10.2 Cross-Products
There are two fundamental matrix products that play a crucial role when the data is in an \(n \times p\) matrix \(X\) with objects in rows, and variables in columns (assume \(n > p\)):
\[ \mathbf{X^\mathsf{T} X} \quad \& \quad \mathbf{X X^\mathsf{T}} \]
\(\mathbf{X^\mathsf{T} X}\) is also known as the minor product moment because it is of size \(p \times p\) (assuming \(n > p\)).
- sum-of-squares and cross-products (SSCP) of columns
- made of inner products of the columns of \(\mathbf{X}\)
- association matrix for the variables
\(\mathbf{X X^\mathsf{T}}\) is also known as the major product moment because is of size \(n \times n\) (assuming \(n > p\)).
- sum-of-squares and cross-products of rows
- made of inner products of the rows of \(\mathbf{X}\)

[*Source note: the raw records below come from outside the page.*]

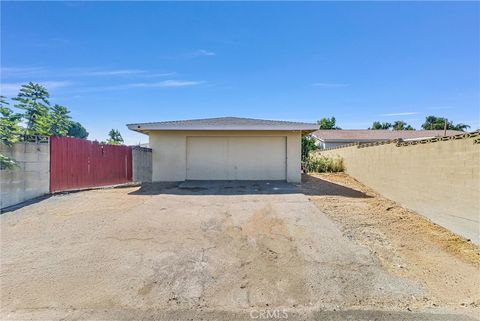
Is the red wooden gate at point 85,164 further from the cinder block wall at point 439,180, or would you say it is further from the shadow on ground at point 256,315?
the cinder block wall at point 439,180

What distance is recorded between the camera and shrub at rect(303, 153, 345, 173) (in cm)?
1463

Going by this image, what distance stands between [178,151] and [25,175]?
540 cm

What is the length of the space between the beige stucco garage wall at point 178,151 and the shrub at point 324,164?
3.75 meters

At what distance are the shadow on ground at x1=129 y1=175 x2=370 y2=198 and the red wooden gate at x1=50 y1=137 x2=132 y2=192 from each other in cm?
159

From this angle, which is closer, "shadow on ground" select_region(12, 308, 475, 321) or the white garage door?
"shadow on ground" select_region(12, 308, 475, 321)

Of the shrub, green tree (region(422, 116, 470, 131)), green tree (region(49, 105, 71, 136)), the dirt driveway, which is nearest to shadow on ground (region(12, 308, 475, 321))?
the dirt driveway

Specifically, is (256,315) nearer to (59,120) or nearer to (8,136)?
(8,136)

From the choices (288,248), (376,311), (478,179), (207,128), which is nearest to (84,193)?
(207,128)

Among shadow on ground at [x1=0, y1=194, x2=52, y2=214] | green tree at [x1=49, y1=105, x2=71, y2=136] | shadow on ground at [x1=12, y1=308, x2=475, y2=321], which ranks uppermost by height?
green tree at [x1=49, y1=105, x2=71, y2=136]

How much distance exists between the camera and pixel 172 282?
3961mm

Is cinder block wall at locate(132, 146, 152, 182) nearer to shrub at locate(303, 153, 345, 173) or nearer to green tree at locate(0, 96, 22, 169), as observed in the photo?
green tree at locate(0, 96, 22, 169)

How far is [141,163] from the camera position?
1283 centimetres

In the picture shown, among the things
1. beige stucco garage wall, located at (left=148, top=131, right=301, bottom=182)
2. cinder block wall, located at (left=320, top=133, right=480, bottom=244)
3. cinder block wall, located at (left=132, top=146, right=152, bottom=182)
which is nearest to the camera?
cinder block wall, located at (left=320, top=133, right=480, bottom=244)

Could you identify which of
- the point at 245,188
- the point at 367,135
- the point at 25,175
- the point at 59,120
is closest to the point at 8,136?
the point at 25,175
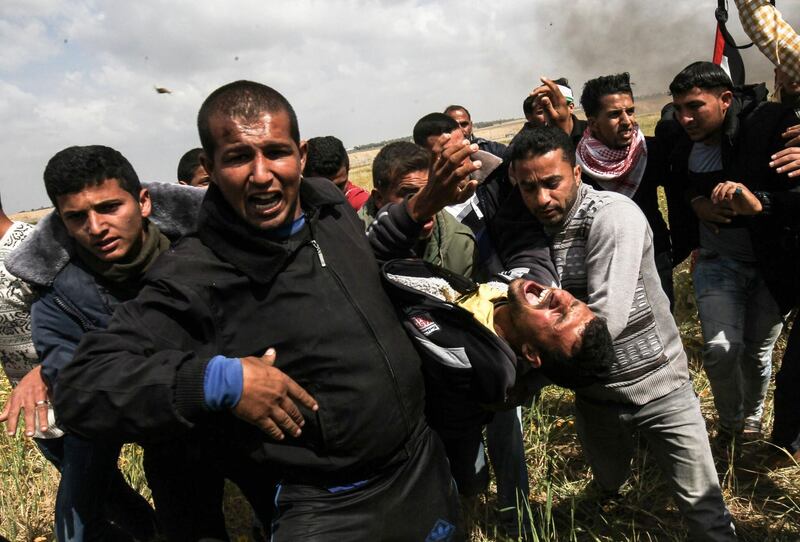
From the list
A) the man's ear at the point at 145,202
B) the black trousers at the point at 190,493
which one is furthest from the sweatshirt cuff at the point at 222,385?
the man's ear at the point at 145,202

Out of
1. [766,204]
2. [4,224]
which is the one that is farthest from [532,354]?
[4,224]

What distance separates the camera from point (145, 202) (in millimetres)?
2352

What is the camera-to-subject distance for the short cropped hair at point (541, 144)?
256 cm

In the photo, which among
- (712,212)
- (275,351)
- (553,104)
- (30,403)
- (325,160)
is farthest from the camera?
(325,160)

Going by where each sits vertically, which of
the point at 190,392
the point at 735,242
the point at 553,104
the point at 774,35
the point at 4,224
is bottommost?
the point at 190,392

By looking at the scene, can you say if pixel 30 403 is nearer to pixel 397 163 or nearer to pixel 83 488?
pixel 83 488

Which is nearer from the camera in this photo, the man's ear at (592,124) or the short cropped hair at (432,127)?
the man's ear at (592,124)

- association matrix for the objects
Covariance Matrix
If \(\mathbf{X}\) is mean-centered, i.e. \(\mathbf{X} = \mathbf{X_C}\), then
\[ \frac{1}{n} \mathbf{X^\mathsf{T} X} \qquad \text{and} \qquad \frac{1}{n-1} \mathbf{X^\mathsf{T} X} \]
are the covariance matrices (population and sample flavors).
Correlation Matrix
If \(\mathbf{X}\) is standardized, i.e. \(\mathbf{X} = \mathbf{X_S}\), then
\[ \frac{1}{n} \mathbf{X^\mathsf{T} X} \qquad \text{and} \qquad \frac{1}{n-1} \mathbf{X^\mathsf{T} X} \]
are the correlation matrices (population and sample flavors).